Of 11 local resource properties targeted for a rates increase under a proposed valuation change from unimproved value (UV) to gross rental value (GRV), Rio Tinto accepted the policy change for about half of its Dampier and Cape Lambert buildings but Quadrant Energy, Pastoral Management Pty Ltd (involved in the Sino Iron Mine) and Dampier Salt made submissions saying they did not agree with the policy.

Woodside did not accept the valuation change for the North West Shelf Project, citing the contributions the project already made to the City’s rates budget but consented for the Pluto LNG Plant which is not subject to a State Agreement.

The new policy is required for resource processing properties in the City area unless they are subject to a State Agreement, in which case companies can voluntarily opt in.

City of Karratha Mayor Peter Long said few resource companies had voluntarily come on board.

“Unfortunately, despite the involvement and support of the resources sector in the development of this policy, Rio Tinto is the only company that has voluntarily agreed to implement the changes that need consent,” he said.

“It is council’s strong view that they should be rated in the same way other local businesses are and, while we all value the social contributions these companies make, these do not mitigate their obligation to pay rates.”

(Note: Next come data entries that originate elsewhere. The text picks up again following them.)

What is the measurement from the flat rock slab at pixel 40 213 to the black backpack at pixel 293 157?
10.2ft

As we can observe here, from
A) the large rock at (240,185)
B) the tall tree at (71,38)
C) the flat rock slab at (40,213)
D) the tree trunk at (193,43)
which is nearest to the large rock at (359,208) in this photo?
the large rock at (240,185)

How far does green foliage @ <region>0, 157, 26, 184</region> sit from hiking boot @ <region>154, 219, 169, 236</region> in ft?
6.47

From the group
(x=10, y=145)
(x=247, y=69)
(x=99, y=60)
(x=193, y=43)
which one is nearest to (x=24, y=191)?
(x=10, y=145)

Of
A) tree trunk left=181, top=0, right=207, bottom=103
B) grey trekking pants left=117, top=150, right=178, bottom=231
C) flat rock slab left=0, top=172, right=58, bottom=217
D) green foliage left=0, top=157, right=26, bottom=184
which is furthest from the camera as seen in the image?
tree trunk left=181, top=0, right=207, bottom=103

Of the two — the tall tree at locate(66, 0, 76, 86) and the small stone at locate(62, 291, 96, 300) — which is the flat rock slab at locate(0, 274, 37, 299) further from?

Resource company-owned properties have historically been rated on a UV basis — the same as applies to rural properties — as they usually fall outside town boundaries, but in 2015 the State Government developed a new policy to allow local governments to rate them on the same basis as other business-owned properties in their area.

Chamber of Minerals and Energy deputy chief executive Nicole Roocke said implementation of the new rating policy should involve close consultation with resources sector ratepayers and in conjunction with other policies and guidelines about land ratings and valuations.

After consideration of submissions at last week’s council meeting, the City moved a motion to seek ministerial approval to change the rating policy for Woodside’s Pluto LNG Plant, Quadrant Energy’s Devil Creek, Venturex’ s Whim Creek Mine and a number of Rio Tinto-operated buildings.

Dampier Salt, the North West Shelf and Sino Iron, State Agreement-governed properties, will not be subject to the change, although City chief executive Chris Adams said the council would continue negotiations with their interest holders.